Long and Townsend were back at the station house, sitting in the captain’s office. They were staring at each other. ‘What an asshole,’ Townsend said.
‘Buchanan or his pit bull?’
‘Both. I was talking about Carleson, though.’
Long nodded. ‘I’d like to wipe the smug look off his face. Sitting there, looking at us like we’re powerless against him and his client. It pissed me off.’
‘That’s what he was trying to do,’ Townsend said. ‘He wants you mad; he wants you so mad that you’ll make a mistake. That’s how he thinks he’ll win.’
‘So what do we do?’
Townsend leaned back in his chair. ‘We need to be careful. We move forward and we build a case so solid it can’t be ignored. Can you do that?’
‘Yeah,’ Long said. ‘It may take a while, but there are too many people involved for them to keep it buttoned up. Every single one of Eamonn McDougal’s employees gave money to Buchanan. If we can find a few who will swear that they were paid by McDougal to do it, that’s the hook.’
‘How do you get them to talk?’
‘I lean on them. Some of these people must have pressure points we can exploit. We figure out where to push, they’ll give.’
Townsend looked skeptical. ‘If I were in their shoes, I’d be way more afraid of McDougal than I’d be of the cops. That’s the sad reality.’
‘Maybe. We’ll see.’
Townsend shot Long a look. ‘Don’t lean too hard, Long,’ he said. ‘You’re already being watched. People around here get a whiff of anything improper, you won’t last a day.’
Long put his hands up. ‘Don’t worry, Cap. I won’t cross the line.’
‘You’d better not.’ Townsend stared at Long for a few seconds. ‘What happened between you and Jimmy? For real.’
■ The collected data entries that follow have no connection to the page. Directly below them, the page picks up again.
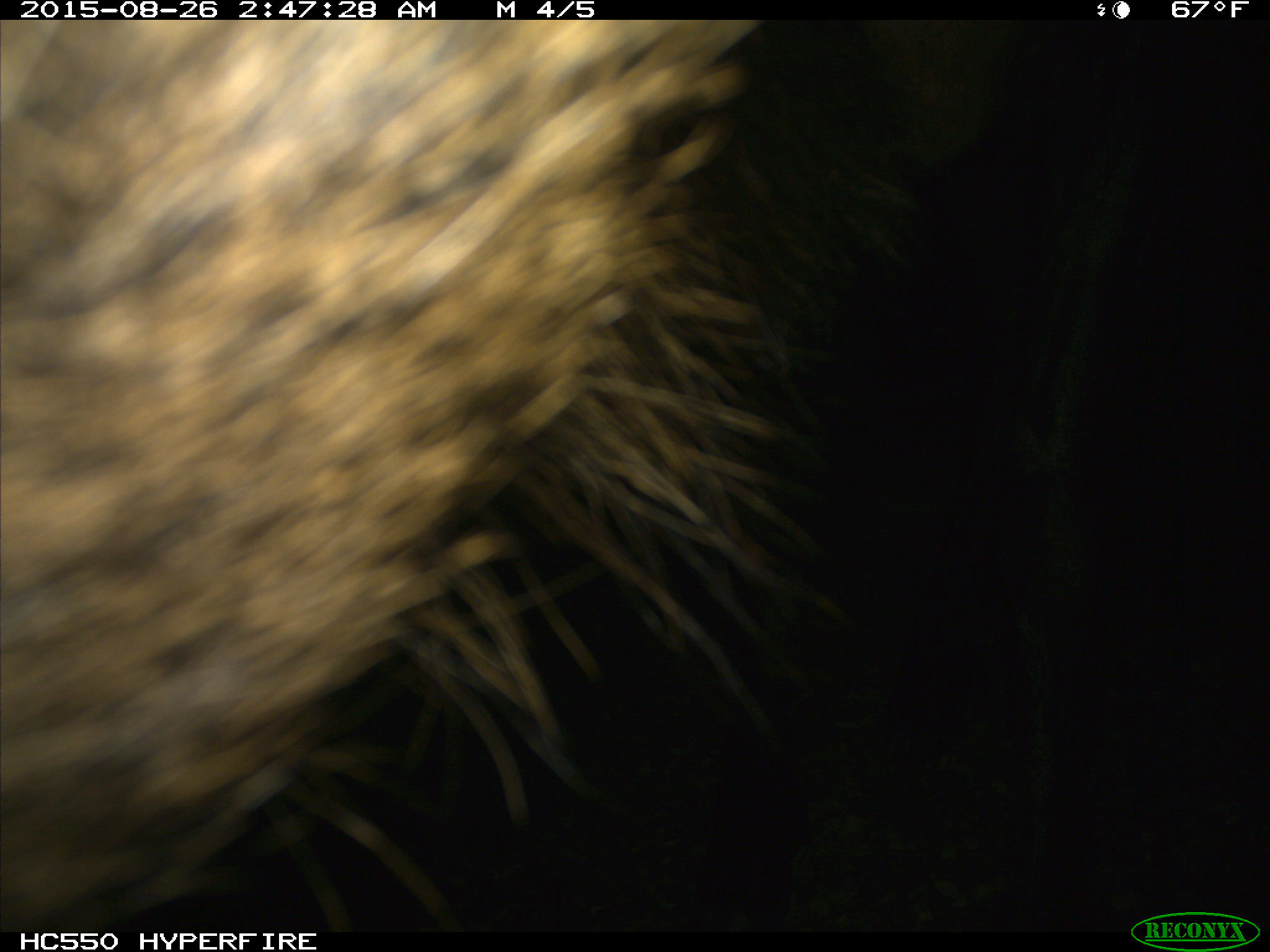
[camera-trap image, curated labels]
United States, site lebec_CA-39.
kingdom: Animalia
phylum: Chordata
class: Mammalia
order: Artiodactyla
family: Cervidae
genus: Cervus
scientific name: Cervus canadensis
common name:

Long stood up. ‘It’s in my report,’ he said. ‘I’ve got nothing else to say that I didn’t put down on paper.’
CHAPTER THIRTY
Coale pulled his black Mercedes into the garage shortly after ten o’clock that night. He was amazed at how tired he was. More tired than he could ever remember being in his life. Not the pure physical exhaustion that comes from exertion or lack of sleep, but the endless soul-searing weariness that saps the strength more completely. For the first time in his adult life, he craved sleep not just to recharge, but to escape.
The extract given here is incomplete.